# Stay Permit for Family Reasons



## tmp24 (Mar 19, 2014)

Hello All,

My family and I are relocating to Bologna in May for 1 year! We are very excited and are in the process of gathering all of the documentation we need. My daughter and I are dual US/Italian citizens so will not need stay permits or visas. My husband is eligible to apply for his dual citizenship but hasn't yet, so he will need a stay permit. The Consulate (I've spoken to 2 different ones!) has stated that for a Permesso di Soggiorno per Motivi Familiari, a visa is not necessary. Apparently the law changed in August of 2013. Great. Now he needs a stay permit and I can't find the specifics of what documentation he will need. I understand what is required for all stay permits (completed permesso di soggiorno kit, marca da bollo, passport photos, passport copies, fees) but don't know exactly what else he will need for the family stay permit. Police records? A copy of our marriage certificate?
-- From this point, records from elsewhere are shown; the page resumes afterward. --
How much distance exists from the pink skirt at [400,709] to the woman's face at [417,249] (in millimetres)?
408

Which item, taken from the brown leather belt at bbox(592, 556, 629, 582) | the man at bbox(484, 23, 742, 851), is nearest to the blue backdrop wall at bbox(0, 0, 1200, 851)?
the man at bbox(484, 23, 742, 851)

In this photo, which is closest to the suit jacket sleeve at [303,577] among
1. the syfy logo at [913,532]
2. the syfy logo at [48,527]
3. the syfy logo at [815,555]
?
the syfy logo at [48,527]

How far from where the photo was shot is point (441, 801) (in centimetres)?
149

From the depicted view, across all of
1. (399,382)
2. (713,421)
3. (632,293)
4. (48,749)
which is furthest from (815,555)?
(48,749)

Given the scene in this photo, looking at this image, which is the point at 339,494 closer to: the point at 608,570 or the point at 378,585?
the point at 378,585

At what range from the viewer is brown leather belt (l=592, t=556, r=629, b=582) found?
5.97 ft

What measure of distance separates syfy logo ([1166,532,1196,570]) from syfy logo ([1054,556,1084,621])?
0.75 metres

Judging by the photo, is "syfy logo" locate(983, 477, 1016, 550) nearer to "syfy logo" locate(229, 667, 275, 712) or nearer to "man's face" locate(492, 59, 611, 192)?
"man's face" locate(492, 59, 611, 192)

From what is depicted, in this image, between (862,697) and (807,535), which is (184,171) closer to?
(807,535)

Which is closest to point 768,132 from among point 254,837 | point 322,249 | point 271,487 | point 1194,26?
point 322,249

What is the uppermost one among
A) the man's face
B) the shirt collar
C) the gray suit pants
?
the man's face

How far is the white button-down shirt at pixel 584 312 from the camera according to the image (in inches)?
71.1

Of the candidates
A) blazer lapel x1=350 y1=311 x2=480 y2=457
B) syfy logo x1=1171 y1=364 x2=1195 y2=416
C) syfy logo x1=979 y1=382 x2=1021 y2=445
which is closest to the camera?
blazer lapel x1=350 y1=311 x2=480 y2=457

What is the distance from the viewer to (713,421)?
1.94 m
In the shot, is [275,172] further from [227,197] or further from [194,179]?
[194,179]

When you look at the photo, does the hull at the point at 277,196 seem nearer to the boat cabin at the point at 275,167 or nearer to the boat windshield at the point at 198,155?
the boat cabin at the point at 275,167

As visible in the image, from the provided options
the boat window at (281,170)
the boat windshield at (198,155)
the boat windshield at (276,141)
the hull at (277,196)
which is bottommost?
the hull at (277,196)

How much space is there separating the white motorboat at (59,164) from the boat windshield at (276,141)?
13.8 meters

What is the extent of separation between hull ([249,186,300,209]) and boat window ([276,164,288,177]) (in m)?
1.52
I can't seem to find detailed information online and the consulate had no idea. Does anyone know? We got married in Italy in 2008 so it should be easy for them to determine that we're married. Is a copy OK or do we need to request a marriage certificate from the Comune with the marca da bollo? I believe we need to prove we have health insurance - we are planning on buying 3 mo. worth of travel insurance but then plan to enroll is the Italian healthcare system. I can enroll right away as can my daughter, and according to the official website, my husband can to, once he applies for his stay permit. Will 3 months of coverage be enough for them to approve his application? Ugh...

Any insight would be appreciated. I see site after site listing general requirements but not for the specific different kinds of stay permits.

Thanks in advance for you help!!

tmp24


----------